Di qui i «furori giacobini» condannati da Montale. L’Italia carducciana è un Paese di insegnanti liceali e di borghesia impiegatizia, di piccoli imprenditori e solidi borghesi. A questi lettori Carducci offre una poesia della storia che tenta di richiamare in vita una grandezza perduta. L’operazione ha il limite dell’artificio e della retorica, ma è di nobile tempra. Il clima cambia dagli anni Novanta, quando D’Annunzio veste i panni del superuomo e, in nome di un ambiguo culto della bellezza (che implica il disprezzo verso la massa incolta), accende estetizzanti velleità di potenza, in lettori ambiziosi e avidi di emozioni. Operazione più complessa, seduttiva e pericolosa (come le successive vicende del Paese hanno mostrato).

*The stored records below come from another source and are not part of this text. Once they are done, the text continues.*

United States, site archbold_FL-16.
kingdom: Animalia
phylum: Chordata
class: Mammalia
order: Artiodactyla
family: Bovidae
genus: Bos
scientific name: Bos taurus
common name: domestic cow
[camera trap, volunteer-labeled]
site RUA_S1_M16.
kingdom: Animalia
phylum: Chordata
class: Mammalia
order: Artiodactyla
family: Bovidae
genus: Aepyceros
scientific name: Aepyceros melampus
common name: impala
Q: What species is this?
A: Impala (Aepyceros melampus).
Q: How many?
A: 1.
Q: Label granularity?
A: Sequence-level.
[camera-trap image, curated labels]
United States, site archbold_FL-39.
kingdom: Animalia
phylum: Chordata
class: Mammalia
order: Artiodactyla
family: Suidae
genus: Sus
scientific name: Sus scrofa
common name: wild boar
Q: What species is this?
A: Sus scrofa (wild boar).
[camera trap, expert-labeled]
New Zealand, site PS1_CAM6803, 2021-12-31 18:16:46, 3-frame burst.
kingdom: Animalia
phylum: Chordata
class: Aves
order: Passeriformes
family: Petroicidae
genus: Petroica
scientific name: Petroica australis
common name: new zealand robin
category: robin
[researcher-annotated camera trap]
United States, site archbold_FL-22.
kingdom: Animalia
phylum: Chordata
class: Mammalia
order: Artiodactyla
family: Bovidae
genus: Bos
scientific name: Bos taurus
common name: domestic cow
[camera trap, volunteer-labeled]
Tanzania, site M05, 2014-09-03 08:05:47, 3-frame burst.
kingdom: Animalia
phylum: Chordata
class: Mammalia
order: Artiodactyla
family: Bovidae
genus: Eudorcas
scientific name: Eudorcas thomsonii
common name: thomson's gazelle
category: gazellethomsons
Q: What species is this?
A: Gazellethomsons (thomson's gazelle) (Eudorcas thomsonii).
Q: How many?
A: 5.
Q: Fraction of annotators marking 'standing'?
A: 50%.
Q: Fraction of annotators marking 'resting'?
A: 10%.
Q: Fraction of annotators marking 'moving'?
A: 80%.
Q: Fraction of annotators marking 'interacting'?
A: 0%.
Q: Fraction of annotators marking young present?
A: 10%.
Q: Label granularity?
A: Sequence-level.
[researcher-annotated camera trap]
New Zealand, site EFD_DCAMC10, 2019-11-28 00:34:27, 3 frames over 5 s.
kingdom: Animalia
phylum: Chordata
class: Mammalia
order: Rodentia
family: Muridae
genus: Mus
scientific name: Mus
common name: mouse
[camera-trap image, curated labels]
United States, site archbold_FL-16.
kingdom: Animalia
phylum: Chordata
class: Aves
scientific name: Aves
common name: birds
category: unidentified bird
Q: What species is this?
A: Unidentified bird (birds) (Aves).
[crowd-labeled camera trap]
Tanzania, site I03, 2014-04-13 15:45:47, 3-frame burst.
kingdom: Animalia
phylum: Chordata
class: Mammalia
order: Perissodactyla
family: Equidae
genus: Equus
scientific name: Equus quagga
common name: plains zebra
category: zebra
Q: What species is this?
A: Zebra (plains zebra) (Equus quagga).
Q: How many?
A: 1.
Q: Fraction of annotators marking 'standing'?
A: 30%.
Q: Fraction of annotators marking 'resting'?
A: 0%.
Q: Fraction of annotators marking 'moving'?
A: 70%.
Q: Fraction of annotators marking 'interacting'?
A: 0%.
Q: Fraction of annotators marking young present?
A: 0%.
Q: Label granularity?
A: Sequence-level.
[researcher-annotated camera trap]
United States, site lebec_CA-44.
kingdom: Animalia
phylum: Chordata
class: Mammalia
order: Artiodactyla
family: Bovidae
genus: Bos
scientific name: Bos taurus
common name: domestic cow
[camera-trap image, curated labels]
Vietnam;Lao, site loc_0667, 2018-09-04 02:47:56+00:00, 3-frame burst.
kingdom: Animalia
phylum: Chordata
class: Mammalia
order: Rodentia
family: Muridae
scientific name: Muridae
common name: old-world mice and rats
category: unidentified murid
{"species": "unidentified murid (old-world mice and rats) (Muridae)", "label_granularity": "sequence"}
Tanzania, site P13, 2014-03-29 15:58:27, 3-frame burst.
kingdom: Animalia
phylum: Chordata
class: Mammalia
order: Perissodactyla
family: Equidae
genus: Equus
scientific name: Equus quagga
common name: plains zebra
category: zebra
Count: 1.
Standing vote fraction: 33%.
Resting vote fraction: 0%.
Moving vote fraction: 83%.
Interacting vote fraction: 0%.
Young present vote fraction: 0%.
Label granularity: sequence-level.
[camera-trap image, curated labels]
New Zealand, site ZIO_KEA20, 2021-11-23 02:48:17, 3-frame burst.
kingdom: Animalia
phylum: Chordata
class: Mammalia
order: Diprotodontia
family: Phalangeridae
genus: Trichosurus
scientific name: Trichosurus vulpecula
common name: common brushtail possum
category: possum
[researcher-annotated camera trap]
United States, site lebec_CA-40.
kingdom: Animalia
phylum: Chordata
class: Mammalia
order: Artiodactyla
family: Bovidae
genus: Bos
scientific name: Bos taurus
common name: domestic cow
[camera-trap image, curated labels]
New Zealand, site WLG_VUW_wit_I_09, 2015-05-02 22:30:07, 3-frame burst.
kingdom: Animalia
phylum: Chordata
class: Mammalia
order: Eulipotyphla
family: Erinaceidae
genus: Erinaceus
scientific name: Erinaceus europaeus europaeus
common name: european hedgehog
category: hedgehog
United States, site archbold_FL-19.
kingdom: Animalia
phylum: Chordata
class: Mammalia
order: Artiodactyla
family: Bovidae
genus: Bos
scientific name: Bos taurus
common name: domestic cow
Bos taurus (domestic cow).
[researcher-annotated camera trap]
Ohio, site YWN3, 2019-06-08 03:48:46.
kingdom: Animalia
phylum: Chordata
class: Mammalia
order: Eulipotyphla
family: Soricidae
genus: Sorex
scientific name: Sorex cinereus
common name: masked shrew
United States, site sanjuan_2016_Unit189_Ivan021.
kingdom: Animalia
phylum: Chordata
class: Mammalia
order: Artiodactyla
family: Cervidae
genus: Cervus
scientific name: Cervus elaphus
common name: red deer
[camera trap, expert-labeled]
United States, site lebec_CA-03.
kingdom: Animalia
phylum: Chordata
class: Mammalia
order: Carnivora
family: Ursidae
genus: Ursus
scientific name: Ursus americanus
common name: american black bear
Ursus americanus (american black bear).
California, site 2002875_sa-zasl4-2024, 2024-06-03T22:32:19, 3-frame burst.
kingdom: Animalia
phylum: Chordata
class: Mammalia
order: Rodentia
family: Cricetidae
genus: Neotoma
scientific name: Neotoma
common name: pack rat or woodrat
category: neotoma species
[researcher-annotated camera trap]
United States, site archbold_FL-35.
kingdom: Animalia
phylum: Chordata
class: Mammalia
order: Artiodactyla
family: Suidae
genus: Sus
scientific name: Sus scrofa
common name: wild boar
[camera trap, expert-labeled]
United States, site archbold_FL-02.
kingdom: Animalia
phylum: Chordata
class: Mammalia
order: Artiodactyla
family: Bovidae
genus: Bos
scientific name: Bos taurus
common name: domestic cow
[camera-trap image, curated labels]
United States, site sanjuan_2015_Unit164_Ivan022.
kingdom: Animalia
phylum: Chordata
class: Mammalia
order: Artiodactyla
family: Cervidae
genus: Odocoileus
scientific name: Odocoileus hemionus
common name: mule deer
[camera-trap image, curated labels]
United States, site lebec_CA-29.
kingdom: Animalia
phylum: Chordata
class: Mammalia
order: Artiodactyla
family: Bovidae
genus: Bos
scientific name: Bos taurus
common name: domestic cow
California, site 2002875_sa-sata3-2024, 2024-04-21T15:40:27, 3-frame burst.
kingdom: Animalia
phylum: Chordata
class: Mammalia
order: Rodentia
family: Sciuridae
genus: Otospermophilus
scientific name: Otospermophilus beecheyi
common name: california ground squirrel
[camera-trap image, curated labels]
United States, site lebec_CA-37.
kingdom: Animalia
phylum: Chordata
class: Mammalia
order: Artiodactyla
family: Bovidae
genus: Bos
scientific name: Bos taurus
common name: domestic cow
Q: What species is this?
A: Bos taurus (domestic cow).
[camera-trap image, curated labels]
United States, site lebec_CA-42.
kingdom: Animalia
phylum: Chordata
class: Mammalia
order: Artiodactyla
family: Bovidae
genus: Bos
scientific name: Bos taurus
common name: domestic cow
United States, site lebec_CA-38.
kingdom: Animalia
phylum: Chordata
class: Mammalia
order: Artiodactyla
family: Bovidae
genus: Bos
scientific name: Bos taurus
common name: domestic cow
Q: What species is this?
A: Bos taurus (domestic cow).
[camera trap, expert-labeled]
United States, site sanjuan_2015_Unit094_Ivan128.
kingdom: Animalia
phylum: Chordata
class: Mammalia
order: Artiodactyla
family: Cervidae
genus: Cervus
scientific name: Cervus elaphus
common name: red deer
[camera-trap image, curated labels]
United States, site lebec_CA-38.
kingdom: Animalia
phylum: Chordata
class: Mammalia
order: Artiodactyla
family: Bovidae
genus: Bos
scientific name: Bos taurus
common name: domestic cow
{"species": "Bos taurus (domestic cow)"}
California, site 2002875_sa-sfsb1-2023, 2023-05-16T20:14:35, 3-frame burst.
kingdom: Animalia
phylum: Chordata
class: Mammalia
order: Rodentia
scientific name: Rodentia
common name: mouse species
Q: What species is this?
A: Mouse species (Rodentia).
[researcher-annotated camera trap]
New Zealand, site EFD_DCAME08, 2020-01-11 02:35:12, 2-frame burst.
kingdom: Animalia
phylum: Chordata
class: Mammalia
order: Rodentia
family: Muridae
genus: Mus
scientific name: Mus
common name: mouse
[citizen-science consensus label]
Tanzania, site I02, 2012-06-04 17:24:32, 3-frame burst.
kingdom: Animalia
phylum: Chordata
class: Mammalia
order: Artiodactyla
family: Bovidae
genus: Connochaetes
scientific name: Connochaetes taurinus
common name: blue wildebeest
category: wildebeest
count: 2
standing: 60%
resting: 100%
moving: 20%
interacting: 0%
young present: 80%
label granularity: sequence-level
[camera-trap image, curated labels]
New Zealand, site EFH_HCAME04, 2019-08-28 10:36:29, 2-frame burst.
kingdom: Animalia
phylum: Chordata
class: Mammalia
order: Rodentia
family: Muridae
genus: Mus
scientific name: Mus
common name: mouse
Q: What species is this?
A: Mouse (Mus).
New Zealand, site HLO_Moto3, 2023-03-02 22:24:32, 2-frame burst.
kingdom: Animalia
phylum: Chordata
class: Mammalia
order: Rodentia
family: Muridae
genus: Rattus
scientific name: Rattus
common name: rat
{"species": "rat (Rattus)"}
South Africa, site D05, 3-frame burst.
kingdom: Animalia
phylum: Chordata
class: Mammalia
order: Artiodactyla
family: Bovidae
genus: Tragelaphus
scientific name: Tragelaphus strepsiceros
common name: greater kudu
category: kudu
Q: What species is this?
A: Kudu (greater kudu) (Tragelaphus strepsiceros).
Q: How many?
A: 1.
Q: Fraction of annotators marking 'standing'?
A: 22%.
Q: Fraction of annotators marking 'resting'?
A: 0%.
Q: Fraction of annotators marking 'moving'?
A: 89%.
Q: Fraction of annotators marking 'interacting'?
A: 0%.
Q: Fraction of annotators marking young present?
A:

Ma il fatto è che Carducci non si è fermato alla magniloquente scenografia di eroiche sopravvivenze senza riscontro nella realtà. C’è anche una poesia della storia umile e dimessa, di tono pacato, eppure fiero, come Il comune rustico («o noci de la Carnia, addio!»). C’è il rigore etico d’un autore che rifiuta di «incivettirsi» l’anima per seguire la moda del giorno (lo afferma nella Prefazione alle Poesie dell’ed. fiorentina di Barbèra, 1871): «Affacciarsi alla finestra a ogni variare di temperatura per vedere quali fogge vesta il gusto della maggioranza legale, distrae, raffredda, incivettisce l’anima. Il poeta esprima sé stesso e i suoi convincimenti morali ed artistici più sincero, più schietto, più risoluto che può: il resto non è affar suo». Grandi doti, la schiettezza e la sincerità (tanto invocata da Saba). C’è poi il Carducci che, deposta la toga del professore, soffre il crollo di quel mondo che s’è illuso di risuscitare. E giunge a esprimere con realistica evidenza la sbigottita desolazione delle proprie inquietudini. Avviene con i versi che danno voce a un’amarezza non rischiarata dalla speranza: «Ma ci fu dunque un giorno / su questa terra il sole?» (Tedio invernale ). Avviene con l’animazione di tanti volatili che introducono nella poesia segnali luttuosi, come «i voli / sghembi» delle rondini in Una sera di San Pietro , come gli «uccelli raminghi» che picchiano «a’ vetri appannati» in Nevicata , come il lugubre «stuol di gufi» intorno «a vecchio monaster» in Brindisi funebre . Il sollievo è trovato nella creazione d’un mondo di sognata naturalità (un paesaggio della mente), come nel miracoloso San Martino: «per le vie del borgo / dal ribollir dei tini / va l’aspro odor de i vini / l’anime a rallegrar». Qualche istante di pace è trovato in istantanee apparizioni di rasserenanti figure femminili: come Lidia di Alla stazione in una mattina d’autunno («O viso dolce di pallor roseo, / o stellanti occhi di pace»), come la fanciulla di Ad Annie (dai «grandi occhi di fata»), come la nonna di Davanti San Guido («alta, solenne, vestita di nero / parvemi riveder nonna Lucia»), la nonna dall’accento toscano «pieno di forza e di soavità». Questo Carducci (almeno questo) merita di restare vivo tra noi.